EXCLUSIVE: Hillary Clinton's Post-Debate Inbox

An imagined romp through Hillz's inbox today, post-debate and pre–South Carolina primary.

One of the things about being a Washington insider running for president is the number of consultants you run across. Not just official campaign consultants, either: the untold number of friends and hangers-on who feel that their tangential knowledge of the political scene gives them license to freelance advise. Bernie Sanders does not have to deal with this. Hillary Clinton, on the other hand, well …

To: Hillary

From: Katy Perry

Subject: Me-ow!

Great job! I can totally hear you roar — like, just enough. Not too loud.


To: Hillary

From: Madeleine Albright

Subject: Women who don’t support you

?


To: Hillary

From: OFFICE OF BILL CLINTON

Subject: cookies

He’s down for a nap, is asking about gluten-free cookies?

On debate: "Probably should pivot off of Kissinger. Otherwise, good."


To: Hillary

From: Henry Kissinger

Subject: FYI

You probably should stop talking about me. I am a war criminal.

Btw, saw Vlad P the other day. He says hi.

xo,

Hank


To: Hillary

From: GMAIL CUSTOMER SERVICE

Subject: You have exceeded your storage quota on account SECRET GOVERNMENT BUSINESS

Please log in to your account to pay for further storage or delete data.


To: Hillary

From: Donald J. Trump

Subject: FWD: re: re: re: re: re: RE: re: re: re: RE: fwd: Benghazi

{this message cannot be displayed}


To: Hillary

From: Sid Blumenthal

Subject: Secret message

The eagle has landed. When the German meets the Swede, only the French know what time it is. ARGL-TYBLH.

- Leo (I’m really Sid)

-- Sent from my Palm Pre


To: HILLARY

From: SANDERS BERNIE

Subject: YOU MEAN TO TELL ME I CAN TYPE ANYTHING IN THIS LINE AND SHE’LL SEE IT ON HER PHONE

WALL STREET I KNOW WHAT YOU DID WALL STREET WHERE ARE MY SHOES WALL STREET


To: Hillary

From: Clinton, Chelsea

Subject: Donut cushion

Where did you put it? Second trimester taking a toll …


To: Hillary

From: Philippe Reines

Subject: YOU ROCKED IT

Muscular! Commanding! I even loved the shirt. How do you want this covered?

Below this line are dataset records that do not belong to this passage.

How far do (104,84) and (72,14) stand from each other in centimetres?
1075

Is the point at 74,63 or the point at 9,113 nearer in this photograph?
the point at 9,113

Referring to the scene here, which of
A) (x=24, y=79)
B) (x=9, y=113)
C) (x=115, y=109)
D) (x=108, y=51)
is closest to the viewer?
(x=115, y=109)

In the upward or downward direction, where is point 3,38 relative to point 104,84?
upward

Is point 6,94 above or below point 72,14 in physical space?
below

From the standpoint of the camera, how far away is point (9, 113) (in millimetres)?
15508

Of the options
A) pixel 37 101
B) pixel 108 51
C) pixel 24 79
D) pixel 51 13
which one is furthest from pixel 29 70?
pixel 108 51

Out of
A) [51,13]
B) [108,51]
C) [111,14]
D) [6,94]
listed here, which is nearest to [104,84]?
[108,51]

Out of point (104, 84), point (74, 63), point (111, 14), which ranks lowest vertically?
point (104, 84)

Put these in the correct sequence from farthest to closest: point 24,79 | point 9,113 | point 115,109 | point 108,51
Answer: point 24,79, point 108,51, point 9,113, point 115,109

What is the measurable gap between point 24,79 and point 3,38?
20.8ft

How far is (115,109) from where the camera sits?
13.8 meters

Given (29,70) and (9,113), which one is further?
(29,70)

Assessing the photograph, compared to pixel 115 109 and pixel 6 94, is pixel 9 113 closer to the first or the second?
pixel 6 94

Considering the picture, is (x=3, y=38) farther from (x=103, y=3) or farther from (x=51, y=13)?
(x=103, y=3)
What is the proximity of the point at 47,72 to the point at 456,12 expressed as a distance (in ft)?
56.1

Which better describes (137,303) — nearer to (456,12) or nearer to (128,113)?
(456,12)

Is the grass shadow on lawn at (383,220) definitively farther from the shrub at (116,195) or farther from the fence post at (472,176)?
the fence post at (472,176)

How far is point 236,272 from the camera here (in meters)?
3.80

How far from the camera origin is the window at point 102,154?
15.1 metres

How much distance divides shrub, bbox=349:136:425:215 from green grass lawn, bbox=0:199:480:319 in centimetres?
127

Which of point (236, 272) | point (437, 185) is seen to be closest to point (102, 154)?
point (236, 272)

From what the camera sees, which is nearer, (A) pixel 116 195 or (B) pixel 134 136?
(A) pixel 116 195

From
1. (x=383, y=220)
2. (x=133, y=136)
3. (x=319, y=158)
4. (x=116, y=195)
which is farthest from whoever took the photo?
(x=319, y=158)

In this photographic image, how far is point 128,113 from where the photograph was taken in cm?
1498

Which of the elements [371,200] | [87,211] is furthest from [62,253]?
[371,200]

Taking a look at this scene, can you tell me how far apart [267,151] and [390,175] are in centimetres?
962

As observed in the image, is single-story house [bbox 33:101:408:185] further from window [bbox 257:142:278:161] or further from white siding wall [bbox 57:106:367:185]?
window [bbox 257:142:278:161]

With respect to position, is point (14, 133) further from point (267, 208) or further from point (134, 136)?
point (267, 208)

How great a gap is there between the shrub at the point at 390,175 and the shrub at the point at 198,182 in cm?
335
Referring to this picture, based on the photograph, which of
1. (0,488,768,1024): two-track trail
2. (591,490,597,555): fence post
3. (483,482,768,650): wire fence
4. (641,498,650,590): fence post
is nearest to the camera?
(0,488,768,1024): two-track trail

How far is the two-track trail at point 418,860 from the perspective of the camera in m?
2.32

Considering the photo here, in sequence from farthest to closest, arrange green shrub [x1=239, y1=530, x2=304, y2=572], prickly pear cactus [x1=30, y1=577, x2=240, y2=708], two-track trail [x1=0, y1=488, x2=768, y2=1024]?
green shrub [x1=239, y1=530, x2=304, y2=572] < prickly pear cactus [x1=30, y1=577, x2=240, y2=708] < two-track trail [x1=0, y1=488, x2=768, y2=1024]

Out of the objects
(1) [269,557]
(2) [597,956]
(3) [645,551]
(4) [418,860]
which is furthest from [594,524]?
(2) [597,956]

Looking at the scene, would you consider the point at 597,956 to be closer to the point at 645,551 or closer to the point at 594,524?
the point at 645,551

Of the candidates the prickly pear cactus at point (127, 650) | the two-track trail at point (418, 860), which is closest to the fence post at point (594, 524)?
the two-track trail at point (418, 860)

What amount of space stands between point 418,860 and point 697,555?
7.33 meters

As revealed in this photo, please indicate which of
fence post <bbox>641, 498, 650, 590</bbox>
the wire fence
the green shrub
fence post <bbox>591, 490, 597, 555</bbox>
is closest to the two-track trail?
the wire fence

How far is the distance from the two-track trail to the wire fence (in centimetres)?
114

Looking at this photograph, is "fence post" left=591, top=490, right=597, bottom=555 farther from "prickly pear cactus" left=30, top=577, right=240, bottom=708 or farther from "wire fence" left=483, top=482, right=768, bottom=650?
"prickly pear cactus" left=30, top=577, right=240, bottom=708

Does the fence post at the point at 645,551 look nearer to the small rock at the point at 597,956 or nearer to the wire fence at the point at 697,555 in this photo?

I’m in Bali, on the beach rn but can pull some strings.


To: Hillary

From: Lloyd Blankfein

Subject: re: Payment

I’m sorry, but “untraceable Krugerrands” are not an option. I checked.

Speaking of, have you thought about pivoting away from Kissinger?


To: Hillary

From: Lena Dunham

Subject: WTF Wall Street all the time I mean really

Can I borrow that top?????

Also Anna Wintour wants to bedazzle my cervix for Milan idk, what do you think?


To: Hillary

From: Martin O’Malley

Subject: Just checking

Just … checking. I mean, I’m around, if you want to talk. I’m here.


To: Hillary

From: John Lewis

Subject: 22 Things Only Cat Lovers Will Understand About Cats

Thought you could use this. http://www.buzzfeed.com/floperry/things-only-cat-owners-understand-about-cats

That fucking guy, you know?

Btw, not sure about the Kissinger stuff.